Goal. Repeat the records below exactly.
---+---
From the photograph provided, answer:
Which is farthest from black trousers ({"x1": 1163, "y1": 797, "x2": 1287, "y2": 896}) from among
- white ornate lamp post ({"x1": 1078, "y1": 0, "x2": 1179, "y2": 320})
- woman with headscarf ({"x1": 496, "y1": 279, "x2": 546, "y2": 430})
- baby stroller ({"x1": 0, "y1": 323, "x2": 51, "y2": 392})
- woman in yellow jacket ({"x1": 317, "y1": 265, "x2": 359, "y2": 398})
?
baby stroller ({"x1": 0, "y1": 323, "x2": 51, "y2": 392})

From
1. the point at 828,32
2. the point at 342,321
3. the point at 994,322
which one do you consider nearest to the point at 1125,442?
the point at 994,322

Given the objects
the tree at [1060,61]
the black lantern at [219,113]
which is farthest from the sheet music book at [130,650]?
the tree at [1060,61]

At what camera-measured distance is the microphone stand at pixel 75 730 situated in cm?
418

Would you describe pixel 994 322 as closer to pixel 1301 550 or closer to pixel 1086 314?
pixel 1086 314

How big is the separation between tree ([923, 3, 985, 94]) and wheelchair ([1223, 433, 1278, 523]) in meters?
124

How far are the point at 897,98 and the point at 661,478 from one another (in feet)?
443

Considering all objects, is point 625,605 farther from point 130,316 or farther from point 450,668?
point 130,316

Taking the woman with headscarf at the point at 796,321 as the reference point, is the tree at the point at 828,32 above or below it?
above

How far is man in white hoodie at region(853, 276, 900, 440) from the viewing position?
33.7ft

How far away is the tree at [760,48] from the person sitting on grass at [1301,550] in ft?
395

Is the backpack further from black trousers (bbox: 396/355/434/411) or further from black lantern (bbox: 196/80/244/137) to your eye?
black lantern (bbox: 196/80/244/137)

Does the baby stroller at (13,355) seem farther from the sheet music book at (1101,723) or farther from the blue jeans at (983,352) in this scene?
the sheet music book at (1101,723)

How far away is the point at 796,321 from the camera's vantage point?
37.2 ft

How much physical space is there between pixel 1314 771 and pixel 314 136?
---+---
Result for this task.
From the photograph provided, answer:
Which is farthest from black trousers ({"x1": 1163, "y1": 797, "x2": 1287, "y2": 896}) from among
- white ornate lamp post ({"x1": 1078, "y1": 0, "x2": 1179, "y2": 320})
- woman with headscarf ({"x1": 496, "y1": 279, "x2": 546, "y2": 430})
- baby stroller ({"x1": 0, "y1": 323, "x2": 51, "y2": 392})
- woman in yellow jacket ({"x1": 317, "y1": 265, "x2": 359, "y2": 398})
?
baby stroller ({"x1": 0, "y1": 323, "x2": 51, "y2": 392})

From
1. the point at 828,32
2. the point at 342,321
3. the point at 994,322
which one do you consider nearest to the point at 1125,442?
the point at 994,322

Given the objects
the tree at [1060,61]
the black lantern at [219,113]
which is farthest from the sheet music book at [130,650]?
the tree at [1060,61]

At what camera-measured distance is the microphone stand at pixel 75 730 situated in cm?
418

Would you describe pixel 994 322 as closer to pixel 1301 550 or closer to pixel 1086 314?
pixel 1086 314

How big is the separation between tree ([923, 3, 985, 94]) and wheelchair ([1223, 433, 1278, 523]) in meters?
124

How far are the point at 897,98 and the point at 661,478 from one another (in feet)?
443

Considering all objects, is point 625,605 farther from point 130,316 or farther from point 450,668?
point 130,316

Taking the woman with headscarf at the point at 796,321 as the reference point, is the tree at the point at 828,32 above or below it?
above

How far is man in white hoodie at region(853, 276, 900, 440) from the viewing position?
33.7ft

How far away is the tree at [760,48] from the person sitting on grass at [1301,550] in ft?
395

Is the backpack further from black trousers (bbox: 396/355/434/411) or further from black lantern (bbox: 196/80/244/137) to your eye?
black lantern (bbox: 196/80/244/137)

Does the baby stroller at (13,355) seem farther from the sheet music book at (1101,723) or farther from the blue jeans at (983,352) in this scene?
the sheet music book at (1101,723)

How far away is the point at 796,321 from the camera's vantage point?
37.2 ft

How much physical space is there between pixel 1314 771 and pixel 314 136?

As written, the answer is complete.